Real Wealth Society

Saturday, November 10, 2007

Thinking about cuts By Fred Cederholm

Column for on/after November 4th, 2007



I’ve been thinking about cuts. Actually I’ve been thinking about Sub-prime/ AltA mortgages, interest rates, return-on-investments, currencies, REPO’s, terminations, and job creation. If you divide last week’s quarter point interest rate cut by the Federal Reserve Bank’s benchmark 4.75% (rate before the cut), you get a decrease in that effective rate by 5.26%. While this may seem an overly simplistic way to predict the impact of the FED’s cut, bear in mind that the prices of crude oil and precious metals jumped almost immediately by that percentage. I suspect that the Dollar will shortly further erode against the world’s basket of primary free floating currencies by a similar percentage.




You see the sub-prime/ AltA mortgage crisis has not left us. If anything, the implications and ramifications of this lending debacle run amok are only beginning to surface in more sectors than were identified as earlier areas of concern. Investments were traditionally valued based upon their projected future cash flows, or proceeds. Such cash flows were at the core of the return-on-investments (ROI) used in determining the valuation, pricing or carrying value of investment vehicles. If the ROI was cut, this would negatively impact the valuation of the investments and price/valuation would drop accordingly.




The valuations of currencies as an investment vehicle – money itself held as an asset – work in the same manner. There is a (holding) time value to money, and that is called interest. When interest rates are cut, there is, by this definition, a re-evaluation of the valuation of the respective currency downward and its purchasing power declines. We saw this last week as the price increased on petroleum and metals. We shall see such trends continue in the equity/ stock markets for those investments denominated in dollars. The rate cut was “marketed” to the public as a solution/ fix to the mortgage mess. Rate cuts pricing interest “costs to borrowers” below the actual inflation rate created this bubble crisis in the first place. Returning to similar logic/ policy as the solution/ fix will only worsen things.

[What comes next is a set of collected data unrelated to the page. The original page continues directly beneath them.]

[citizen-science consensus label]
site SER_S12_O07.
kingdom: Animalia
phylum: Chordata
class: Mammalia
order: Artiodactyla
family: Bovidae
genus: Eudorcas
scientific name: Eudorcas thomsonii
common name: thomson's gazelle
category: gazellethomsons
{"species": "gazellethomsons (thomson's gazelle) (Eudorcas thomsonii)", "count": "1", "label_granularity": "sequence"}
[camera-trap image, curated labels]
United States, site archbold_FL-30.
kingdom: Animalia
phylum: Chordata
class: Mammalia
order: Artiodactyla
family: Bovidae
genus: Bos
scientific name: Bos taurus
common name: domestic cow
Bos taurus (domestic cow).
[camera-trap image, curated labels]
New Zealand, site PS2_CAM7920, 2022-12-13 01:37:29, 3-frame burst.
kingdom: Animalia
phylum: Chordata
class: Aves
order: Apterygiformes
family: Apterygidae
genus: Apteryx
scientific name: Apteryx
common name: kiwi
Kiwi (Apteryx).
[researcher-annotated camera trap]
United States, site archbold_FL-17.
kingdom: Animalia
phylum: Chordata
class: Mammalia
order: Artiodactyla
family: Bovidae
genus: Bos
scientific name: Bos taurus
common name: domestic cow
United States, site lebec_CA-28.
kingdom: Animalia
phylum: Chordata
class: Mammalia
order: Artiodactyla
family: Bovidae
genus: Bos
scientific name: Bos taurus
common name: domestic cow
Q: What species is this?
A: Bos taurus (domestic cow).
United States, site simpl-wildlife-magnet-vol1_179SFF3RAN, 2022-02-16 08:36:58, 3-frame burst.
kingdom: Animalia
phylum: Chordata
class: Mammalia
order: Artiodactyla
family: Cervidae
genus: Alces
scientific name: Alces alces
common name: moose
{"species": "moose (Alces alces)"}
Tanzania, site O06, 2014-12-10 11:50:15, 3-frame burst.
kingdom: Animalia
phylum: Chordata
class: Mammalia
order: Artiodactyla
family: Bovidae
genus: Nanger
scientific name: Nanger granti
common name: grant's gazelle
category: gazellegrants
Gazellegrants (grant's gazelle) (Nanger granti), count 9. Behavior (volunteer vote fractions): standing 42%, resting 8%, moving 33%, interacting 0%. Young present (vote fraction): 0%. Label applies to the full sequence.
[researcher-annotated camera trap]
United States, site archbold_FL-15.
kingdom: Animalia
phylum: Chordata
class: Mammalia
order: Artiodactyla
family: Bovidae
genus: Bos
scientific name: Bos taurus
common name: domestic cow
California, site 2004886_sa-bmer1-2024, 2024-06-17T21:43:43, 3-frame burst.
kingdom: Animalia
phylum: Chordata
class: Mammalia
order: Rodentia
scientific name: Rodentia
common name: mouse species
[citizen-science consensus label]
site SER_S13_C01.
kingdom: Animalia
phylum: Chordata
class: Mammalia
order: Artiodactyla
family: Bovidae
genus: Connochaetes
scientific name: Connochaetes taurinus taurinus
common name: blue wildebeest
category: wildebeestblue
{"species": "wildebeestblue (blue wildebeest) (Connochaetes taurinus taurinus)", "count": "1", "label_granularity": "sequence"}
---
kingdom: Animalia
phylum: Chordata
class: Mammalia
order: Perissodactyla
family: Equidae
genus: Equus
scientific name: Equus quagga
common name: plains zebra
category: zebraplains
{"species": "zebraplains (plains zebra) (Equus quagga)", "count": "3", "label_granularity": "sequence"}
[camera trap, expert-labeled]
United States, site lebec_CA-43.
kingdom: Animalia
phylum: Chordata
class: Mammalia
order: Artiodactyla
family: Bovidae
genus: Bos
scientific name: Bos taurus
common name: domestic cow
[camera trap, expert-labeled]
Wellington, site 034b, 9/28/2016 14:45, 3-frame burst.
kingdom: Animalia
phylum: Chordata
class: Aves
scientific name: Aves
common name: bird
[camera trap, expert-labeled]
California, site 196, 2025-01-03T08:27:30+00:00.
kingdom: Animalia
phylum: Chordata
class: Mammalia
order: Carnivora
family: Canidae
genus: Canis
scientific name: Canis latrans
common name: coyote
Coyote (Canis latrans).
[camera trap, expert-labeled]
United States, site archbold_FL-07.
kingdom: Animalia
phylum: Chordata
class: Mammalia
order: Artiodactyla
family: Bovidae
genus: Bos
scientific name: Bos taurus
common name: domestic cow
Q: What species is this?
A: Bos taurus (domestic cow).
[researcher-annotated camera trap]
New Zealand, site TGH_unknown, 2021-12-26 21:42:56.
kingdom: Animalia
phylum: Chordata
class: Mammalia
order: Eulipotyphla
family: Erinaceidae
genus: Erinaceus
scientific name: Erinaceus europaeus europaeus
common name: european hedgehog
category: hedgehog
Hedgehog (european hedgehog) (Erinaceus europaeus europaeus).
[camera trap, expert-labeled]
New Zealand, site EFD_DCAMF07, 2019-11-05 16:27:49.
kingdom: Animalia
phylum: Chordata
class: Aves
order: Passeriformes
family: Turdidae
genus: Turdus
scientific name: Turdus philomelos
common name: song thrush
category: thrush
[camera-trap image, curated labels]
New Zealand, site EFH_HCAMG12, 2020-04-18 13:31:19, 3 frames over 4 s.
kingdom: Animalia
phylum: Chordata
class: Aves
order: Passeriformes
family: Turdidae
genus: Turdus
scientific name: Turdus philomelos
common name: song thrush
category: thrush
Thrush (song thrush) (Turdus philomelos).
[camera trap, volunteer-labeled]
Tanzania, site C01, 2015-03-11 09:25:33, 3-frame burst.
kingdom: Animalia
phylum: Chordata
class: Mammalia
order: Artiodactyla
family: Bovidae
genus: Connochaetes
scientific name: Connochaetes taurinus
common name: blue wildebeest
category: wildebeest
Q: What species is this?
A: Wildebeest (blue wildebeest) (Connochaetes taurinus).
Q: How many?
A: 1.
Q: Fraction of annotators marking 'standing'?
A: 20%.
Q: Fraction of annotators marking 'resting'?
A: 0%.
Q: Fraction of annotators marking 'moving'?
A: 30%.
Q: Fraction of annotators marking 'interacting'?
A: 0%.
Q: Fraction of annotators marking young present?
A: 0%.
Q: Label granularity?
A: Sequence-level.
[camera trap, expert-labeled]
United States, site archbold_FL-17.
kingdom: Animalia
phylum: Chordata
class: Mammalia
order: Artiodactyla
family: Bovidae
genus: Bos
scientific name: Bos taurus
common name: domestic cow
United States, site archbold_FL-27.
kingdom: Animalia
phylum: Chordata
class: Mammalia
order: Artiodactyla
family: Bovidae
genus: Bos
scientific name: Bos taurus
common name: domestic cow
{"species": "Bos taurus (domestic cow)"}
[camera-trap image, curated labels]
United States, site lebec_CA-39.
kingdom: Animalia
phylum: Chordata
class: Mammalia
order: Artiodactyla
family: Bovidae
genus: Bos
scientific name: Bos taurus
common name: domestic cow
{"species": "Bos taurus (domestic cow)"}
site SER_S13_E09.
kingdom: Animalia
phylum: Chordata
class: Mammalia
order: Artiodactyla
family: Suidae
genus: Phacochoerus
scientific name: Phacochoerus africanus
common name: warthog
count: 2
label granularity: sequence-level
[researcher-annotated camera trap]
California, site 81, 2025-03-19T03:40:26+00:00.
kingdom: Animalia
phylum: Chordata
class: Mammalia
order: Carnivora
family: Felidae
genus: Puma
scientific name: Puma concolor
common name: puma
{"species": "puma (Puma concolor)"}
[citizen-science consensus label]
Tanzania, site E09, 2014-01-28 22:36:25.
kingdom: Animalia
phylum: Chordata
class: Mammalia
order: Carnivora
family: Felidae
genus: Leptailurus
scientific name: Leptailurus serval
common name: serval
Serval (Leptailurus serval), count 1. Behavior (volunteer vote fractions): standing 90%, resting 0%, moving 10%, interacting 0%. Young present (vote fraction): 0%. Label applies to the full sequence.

The rate cut stole the headlines, but it was the FED’s almost clandestine increase in repurchase agreements (REPOs) with financial institutions last week that should have really sounded the alarms. The FED can temporarily increase liquidity (amount of cash available for new lending) by “buying” investments from banks in the short term – with the understanding that the “selling” institution will buy them back at a predetermined date. Until August such REPO’s were limited to US Treasury Securities and the highest rated levels of commercial paper (corporate bonds). In August the FED began accepting the sub-prime mortgage backed securities known as CDOs. This should have been a red flag telling us that the FED had to accept these mongrels because no one else would! The crisis was worse than stated.




Last Thursday, the Fed conducted $8 BILLION of 14-day repurchases, $21 BILLION of seven-day repurchases and $12 BILLION of overnight repurchase agreements. The total exceeded the $38 BILLION which the Fed injected last Aug. 10, at the beginning of this global credit crisis. This was done to alleviate strains in short-term lending markets worldwide. To in perspective, this was the largest such single day infusion since the FED injected $50.35 BILLION on Sept. 19th, 2001 following the Sept. 11th, attacks on the World Trade Center and the Pentagon - making this a threat “equal” to the terrorism?




Mega BILLION crises (of write-offs) just forced ousters of chief executives Charles Prince at Citi-Bank and Stan O’Neill at Merrill Lynch. Chrysler announced job cuts of 12,000 – 1,000 of which at the Belvedere’ plant about 40 miles from us. Not to worry, the Labor Dept. just announced how 130,000 new jobs were “created.” They didn’t mention that 103,000 of those – 14,000 in construction and 25,000 in financial services - were hypothetically generated by statistical models. It’s not that they are not out there, they just can’t specifically be identified and located! Didn’t we hear THAT justification before in some other context??? I’m Fred Cederholm and I’ve been thinking. You should be thinking, too.